GMS schnürt Hilfspaket und gibt Flutopfern Existenzgarantie

Der Kölner GMS Verbund stellt ein umfassendes Maßnahmenpaket zur Verfügung, um den von der Flut betroffenen Fachhändlern schnell und unbürokratisch unter die Arme zu greifen.
Neben weitreichenden finanziellen Unterstützungen der GMS Händler, wurden zahlreiche organisatorische Schritte ergriffen um den Betroffenen zu helfen.

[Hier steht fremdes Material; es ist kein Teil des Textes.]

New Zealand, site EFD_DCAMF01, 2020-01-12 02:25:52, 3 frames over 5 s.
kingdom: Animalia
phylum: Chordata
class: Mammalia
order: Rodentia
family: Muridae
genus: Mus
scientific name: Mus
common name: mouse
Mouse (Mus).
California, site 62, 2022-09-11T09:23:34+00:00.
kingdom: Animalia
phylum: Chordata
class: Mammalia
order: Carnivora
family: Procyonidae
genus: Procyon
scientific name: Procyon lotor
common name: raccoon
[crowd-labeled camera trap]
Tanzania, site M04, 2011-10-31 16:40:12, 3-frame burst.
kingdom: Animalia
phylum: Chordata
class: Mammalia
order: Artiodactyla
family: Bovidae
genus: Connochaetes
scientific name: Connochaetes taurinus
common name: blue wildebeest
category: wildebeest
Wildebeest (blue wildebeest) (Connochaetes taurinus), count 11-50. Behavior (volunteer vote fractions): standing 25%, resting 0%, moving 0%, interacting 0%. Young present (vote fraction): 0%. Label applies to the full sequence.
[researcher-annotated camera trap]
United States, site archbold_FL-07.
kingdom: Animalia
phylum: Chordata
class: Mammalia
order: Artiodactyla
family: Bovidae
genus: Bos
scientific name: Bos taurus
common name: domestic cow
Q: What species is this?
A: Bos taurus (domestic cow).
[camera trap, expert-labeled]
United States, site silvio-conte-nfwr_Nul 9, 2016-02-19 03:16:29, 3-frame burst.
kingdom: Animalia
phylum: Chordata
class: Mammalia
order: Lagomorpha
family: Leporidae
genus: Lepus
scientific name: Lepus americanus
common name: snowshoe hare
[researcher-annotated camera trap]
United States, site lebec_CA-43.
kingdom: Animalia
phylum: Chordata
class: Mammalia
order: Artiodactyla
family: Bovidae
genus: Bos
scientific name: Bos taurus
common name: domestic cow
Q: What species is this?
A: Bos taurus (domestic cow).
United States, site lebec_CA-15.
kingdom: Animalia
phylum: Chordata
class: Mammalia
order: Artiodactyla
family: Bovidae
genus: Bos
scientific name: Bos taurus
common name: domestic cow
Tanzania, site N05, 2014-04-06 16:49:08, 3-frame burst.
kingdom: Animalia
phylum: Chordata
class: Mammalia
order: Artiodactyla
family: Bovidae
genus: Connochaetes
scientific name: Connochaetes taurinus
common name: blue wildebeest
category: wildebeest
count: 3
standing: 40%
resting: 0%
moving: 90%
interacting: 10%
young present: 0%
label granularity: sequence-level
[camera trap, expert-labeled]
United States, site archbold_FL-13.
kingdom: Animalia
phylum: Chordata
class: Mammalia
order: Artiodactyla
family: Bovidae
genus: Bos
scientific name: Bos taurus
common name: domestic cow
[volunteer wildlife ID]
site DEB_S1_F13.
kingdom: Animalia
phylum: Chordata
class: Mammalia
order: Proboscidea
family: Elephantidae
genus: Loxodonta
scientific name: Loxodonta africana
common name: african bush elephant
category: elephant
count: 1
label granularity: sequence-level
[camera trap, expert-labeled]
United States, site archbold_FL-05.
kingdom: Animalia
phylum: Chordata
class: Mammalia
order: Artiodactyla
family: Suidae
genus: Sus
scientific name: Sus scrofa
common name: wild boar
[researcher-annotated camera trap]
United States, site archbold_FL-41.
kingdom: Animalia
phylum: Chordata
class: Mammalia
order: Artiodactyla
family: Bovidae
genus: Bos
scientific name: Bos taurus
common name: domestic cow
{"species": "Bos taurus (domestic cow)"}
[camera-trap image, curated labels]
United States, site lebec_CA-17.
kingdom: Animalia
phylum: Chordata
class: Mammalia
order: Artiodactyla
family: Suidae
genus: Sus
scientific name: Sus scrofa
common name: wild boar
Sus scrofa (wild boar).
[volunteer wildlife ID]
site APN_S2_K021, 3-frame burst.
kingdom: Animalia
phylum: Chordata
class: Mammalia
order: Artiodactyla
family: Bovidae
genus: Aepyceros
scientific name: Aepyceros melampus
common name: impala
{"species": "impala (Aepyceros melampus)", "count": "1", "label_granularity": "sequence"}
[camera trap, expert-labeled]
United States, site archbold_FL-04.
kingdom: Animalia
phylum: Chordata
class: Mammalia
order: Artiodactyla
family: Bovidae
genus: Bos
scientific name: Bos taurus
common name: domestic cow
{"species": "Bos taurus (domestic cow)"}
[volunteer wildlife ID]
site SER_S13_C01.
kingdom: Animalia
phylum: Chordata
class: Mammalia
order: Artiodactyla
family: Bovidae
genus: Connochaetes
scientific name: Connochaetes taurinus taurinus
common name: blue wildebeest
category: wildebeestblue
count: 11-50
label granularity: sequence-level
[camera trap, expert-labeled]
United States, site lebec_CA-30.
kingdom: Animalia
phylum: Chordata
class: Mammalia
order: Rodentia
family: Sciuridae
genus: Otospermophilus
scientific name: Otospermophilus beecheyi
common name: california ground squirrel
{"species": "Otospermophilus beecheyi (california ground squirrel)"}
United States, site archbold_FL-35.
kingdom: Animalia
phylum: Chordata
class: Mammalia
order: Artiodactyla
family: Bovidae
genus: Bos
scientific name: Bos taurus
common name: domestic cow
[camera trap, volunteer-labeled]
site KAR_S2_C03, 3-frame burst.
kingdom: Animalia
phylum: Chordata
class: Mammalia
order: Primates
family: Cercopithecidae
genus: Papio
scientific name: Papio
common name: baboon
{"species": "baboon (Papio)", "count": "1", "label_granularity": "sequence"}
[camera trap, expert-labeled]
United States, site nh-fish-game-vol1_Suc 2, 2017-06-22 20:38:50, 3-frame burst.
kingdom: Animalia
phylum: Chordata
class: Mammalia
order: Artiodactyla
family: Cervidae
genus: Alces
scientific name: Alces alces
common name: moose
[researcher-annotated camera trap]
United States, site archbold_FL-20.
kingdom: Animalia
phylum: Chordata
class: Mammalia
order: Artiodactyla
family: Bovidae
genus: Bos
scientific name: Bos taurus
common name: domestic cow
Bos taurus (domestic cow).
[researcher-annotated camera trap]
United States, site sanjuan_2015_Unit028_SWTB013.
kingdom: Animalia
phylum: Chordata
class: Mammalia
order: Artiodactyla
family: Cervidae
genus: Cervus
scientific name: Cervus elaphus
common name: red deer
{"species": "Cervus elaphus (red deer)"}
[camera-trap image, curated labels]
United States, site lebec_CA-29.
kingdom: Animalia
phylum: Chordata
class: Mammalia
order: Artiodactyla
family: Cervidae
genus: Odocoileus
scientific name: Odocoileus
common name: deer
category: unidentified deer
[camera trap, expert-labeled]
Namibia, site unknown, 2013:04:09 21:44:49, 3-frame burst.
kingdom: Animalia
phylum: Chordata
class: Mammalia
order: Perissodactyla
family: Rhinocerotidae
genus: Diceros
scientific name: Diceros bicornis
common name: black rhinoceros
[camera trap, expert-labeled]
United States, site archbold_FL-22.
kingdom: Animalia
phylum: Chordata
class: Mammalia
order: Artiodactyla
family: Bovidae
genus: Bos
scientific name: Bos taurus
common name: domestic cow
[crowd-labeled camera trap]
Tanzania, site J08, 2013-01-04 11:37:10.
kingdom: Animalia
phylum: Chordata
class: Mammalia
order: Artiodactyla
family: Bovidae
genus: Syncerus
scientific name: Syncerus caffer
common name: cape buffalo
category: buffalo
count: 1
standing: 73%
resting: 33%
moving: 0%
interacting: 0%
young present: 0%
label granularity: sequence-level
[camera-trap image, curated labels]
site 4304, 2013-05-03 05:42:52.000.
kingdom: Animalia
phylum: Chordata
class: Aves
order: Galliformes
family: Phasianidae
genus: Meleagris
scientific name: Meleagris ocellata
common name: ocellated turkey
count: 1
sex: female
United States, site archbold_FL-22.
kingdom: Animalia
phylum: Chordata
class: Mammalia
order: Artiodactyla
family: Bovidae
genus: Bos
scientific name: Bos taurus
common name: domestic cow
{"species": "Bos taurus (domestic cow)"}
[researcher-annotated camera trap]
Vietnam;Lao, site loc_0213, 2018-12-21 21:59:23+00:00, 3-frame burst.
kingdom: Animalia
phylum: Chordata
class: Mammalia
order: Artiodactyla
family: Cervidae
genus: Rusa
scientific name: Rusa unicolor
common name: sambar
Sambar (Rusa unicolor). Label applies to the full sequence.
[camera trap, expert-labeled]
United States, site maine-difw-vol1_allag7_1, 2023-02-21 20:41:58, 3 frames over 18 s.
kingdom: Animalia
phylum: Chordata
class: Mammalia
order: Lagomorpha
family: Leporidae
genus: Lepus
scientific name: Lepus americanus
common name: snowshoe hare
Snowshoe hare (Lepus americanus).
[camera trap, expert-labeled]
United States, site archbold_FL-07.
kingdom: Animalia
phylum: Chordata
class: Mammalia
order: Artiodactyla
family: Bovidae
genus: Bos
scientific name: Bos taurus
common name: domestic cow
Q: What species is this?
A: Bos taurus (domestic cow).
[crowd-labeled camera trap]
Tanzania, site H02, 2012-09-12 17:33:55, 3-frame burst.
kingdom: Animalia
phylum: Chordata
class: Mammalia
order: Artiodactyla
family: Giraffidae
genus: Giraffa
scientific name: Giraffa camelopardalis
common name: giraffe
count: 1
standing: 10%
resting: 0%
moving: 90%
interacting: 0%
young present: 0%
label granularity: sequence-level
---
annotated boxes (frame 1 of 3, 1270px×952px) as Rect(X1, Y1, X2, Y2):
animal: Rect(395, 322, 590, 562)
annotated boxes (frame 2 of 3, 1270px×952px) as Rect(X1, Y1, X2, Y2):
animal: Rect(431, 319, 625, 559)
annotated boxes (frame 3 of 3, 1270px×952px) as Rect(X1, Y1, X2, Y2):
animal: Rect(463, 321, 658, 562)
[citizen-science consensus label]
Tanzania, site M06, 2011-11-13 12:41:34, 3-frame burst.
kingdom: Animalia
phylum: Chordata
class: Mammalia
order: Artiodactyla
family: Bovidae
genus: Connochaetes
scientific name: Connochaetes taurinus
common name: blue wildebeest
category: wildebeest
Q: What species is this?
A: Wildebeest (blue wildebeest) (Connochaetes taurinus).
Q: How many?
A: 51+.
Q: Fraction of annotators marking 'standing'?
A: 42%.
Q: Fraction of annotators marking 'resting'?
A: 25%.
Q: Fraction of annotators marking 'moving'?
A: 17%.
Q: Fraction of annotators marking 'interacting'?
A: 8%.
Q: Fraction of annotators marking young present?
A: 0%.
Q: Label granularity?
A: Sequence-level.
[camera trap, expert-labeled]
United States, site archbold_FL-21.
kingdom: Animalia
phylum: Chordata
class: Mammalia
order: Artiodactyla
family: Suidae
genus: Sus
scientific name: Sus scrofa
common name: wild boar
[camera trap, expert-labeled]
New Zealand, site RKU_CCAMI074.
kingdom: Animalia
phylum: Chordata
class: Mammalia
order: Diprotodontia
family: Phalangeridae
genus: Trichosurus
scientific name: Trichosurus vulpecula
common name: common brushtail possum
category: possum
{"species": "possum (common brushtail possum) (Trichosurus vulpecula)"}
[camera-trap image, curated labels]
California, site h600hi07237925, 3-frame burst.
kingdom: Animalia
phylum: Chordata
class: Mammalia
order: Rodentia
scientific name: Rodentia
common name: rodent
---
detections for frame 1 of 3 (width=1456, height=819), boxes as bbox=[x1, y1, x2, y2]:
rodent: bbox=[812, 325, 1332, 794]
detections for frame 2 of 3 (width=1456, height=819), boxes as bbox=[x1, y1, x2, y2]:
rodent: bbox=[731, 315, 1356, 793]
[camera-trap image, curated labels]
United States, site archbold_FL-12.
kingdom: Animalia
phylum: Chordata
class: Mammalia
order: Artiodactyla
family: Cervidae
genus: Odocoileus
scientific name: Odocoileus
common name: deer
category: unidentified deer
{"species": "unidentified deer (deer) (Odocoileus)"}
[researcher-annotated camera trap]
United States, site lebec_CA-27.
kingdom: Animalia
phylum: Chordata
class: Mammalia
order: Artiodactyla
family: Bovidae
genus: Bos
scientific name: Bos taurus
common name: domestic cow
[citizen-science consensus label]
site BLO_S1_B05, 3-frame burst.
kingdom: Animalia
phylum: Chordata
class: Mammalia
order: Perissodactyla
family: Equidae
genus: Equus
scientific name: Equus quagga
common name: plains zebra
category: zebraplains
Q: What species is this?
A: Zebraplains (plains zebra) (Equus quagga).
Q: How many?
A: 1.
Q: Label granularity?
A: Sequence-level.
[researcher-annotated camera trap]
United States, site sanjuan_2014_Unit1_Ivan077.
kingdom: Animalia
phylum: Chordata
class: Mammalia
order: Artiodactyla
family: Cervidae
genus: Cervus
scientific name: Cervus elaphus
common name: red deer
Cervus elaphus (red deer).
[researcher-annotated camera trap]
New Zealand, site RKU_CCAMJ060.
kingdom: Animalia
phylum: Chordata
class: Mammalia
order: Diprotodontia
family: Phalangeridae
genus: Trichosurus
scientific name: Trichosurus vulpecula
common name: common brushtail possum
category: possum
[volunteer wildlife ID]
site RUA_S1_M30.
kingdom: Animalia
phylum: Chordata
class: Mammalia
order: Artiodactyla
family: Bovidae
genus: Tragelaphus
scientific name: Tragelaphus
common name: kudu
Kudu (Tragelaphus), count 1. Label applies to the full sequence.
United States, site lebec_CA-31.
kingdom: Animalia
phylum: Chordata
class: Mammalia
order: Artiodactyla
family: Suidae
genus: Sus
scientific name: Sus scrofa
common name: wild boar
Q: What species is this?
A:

Köln, 26.07.2021 – „Die aktuelle Situation in den einzelnen Gebieten macht uns sehr betroffen. Viele Menschen stehen vor dem Nichts, Geschäfte und Häuser sind verwüstet. Auch in den besonders stark betroffenen Regionen wie Bad Neuenahr-Ahrweiler oder Bad Münstereifel gibt es Fachhändler unserer Gruppe”, erklärt GMS Geschäftsführer Dr. Karsten Niehus. „Wir können jedem Händler versichern, dass er sein Geschäft nicht wegen der wirtschaftlichen Folgen, der Flutkatastrophe wird aufgeben müssen”.
Im Wesentlichen umfasst das Hilfspaket die Gewährung von zinslosen Überbrückungsdarlehen, die Zahlung von Soforthilfen und die Unterstützung und Begleitung bei der Abwicklung der Forderungen gegen Dritte.
Den versicherten Geschädigten stellt GMS unbürokratisch zinslose Sofortdarlehn zur Verfügung, um die Zeit bis zur Regulierung durch die jeweilige Versicherung zu überbrücken und sofort mit dem Wiederaufbau beginnen zu können. Zur Unterstützung der Liquidität der weniger betroffenen Fachhändler, die ihr Unternehmen ohne erhebliche Einschränkungen fortführen können, gewährt GMS den Händlern zusätzliche Valuten für die nächsten Monate.
Bei den nicht ausreichend gegen Elementarschäden versicherten Händlern gewährt der GMS Verbund direkte Zuschüsse.
Darüber hinaus hat der GMS Verbund in dieser Woche eine Beratungshotline eingerichtet, in der viele ganz praktische Fragen eingingen. Im Weiteren werden auf diesem Wege die Fachhändler unterstützt ihre Ansprüche gegen Versicherer und auf staatliche Hilfen geltend zu machen und zugleich alle weiteren betriebs- und finanzwirtschaftlichen Fragen zu klären.

Unmittelbar nach einer von GMS an die Händler gerichteten Abfrage zum Betroffenheit der Fachhändler, hatten sich zahlreiche Händler aus nicht betroffenen Regionen gemeldet und spontan Hilfe für ihre Fachhandelskollegen angeboten. „Diese Welle der Solidarität und Hilfsbereitschaft hat uns sehr berührt”, betont Geschäftsführer Thomas Schulte-Huermann. „Wir haben jedoch bewusst auf die vielerorts üblichen Spendenaufrufe innerhalb unserer Gruppe verzichtet. Da viele unserer Händler selbst noch unter den Auswirkungen der Corona Pandemie leiden erscheint uns dies unangemessen. In der aktuellen Situation ist nach unserer Ansicht die Aufgabe der Verbundgruppe, an der Spitze einer Solidargemeinschaft, allein in der Pflicht.”